Dr K Ishikawa on Dr Deming from 1950 to 1953 and then why Dr JM Juran was invited to rectify the three problems Dr Deming created.

Dr Kaoru Ishikawa 1989 "Introduction to Quality Control" page 10. "In 1950, JUSE invited Dr W E Deming from the US to conduct a QC seminar for top management, department and section managers, and engineers. This seminar was extremely enlightening; with the proceeds donated by Dr Deming for the sale of his transcripts, the Deming Prize for Quality Control was inaugurated in 1951. This scheme contributed immeasurably to the progress of quality control in Japan."

"Initially, however, Japanese quality control also suffered from various problems. The first was that statistical methods were overemphasized, and this fostered the mistaken impression that quality control and statistical quality control were difficult. Second, the emphasis on standardization led to the tendency for quality control to be carried out merely formally. The third problem was that top management and department and section managers did not develop much enthusiasm for quality control."
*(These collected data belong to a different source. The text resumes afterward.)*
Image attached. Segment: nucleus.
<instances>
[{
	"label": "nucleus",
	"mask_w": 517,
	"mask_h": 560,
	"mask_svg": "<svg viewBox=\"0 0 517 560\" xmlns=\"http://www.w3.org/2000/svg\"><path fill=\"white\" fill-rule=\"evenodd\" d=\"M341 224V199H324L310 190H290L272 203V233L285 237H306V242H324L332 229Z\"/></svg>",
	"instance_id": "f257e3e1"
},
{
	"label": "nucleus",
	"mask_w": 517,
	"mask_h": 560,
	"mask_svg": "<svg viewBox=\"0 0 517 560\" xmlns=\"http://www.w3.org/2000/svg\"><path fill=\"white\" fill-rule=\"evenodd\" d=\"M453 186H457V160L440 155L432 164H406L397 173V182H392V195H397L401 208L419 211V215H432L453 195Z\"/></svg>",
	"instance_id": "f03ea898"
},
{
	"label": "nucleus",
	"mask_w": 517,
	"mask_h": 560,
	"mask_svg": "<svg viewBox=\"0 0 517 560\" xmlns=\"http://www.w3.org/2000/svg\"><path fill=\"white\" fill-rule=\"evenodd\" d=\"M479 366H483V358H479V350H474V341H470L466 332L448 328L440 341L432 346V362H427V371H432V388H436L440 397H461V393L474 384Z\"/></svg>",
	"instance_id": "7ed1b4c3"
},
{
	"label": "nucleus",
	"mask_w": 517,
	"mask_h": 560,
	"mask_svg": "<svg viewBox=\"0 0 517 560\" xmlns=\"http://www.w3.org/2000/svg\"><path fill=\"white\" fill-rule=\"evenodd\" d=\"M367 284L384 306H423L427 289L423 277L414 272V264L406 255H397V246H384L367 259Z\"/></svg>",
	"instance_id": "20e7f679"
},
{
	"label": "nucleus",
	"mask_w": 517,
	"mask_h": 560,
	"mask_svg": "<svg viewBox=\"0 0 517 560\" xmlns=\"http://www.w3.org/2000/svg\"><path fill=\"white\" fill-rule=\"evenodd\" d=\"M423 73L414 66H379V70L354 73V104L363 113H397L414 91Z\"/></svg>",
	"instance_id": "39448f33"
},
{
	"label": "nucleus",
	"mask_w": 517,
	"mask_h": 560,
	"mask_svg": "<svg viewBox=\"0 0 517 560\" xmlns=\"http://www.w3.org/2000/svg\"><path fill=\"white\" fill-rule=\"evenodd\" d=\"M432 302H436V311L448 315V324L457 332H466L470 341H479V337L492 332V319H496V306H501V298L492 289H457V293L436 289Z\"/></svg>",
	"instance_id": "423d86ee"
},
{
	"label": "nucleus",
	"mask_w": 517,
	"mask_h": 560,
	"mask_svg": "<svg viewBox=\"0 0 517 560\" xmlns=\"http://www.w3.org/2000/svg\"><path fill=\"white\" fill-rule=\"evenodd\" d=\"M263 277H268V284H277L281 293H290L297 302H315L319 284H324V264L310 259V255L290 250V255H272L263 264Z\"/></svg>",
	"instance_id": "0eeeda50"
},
"To help solve these problems, Dr J. M. Juran was invited to Japan in 1954 to give a seminar for executives and department and section managers. Quality control at last started to be used as a management tool. This marked the beginning of a gradual transition from statistical quality control to total quality control, and in turn led to the promotion of quality control in which all departments and all employees participated - in other words, title or company-wide quality control.”
“This required the involvement of the workplace, and, in 1956, high-quality control course for foremen was started on Japan shortwave radio.”
Page 18 provides a figure 1.2 called “The Philosophy of the Control of Quality: The Deming Cycle. Being 1. Planning and design 2. Production 3. Marketing 4. After-sales service and market surveys – that leads to Redesign and a Move Forward”. Further explained on page 20 “from one viewpoint, this is the fundamental ideal of quality the control. Since this approach was introduced to Japan by Dr Deming in 1950, it is also known in Japan as the Deming cycle. Dr Deming himself, however, said that it was Dr Shewhart’s idea and that the diagram should be called the Shewhart Cycle.” On page 37, figure 1.8 it was summarized as the “plan-do-check-act (PDCA) cycle, but this is also insufficient, and I had success with splitting the cycle up into the six steps in figure 1.9. This really is a scientific management procedure using the QC approach”.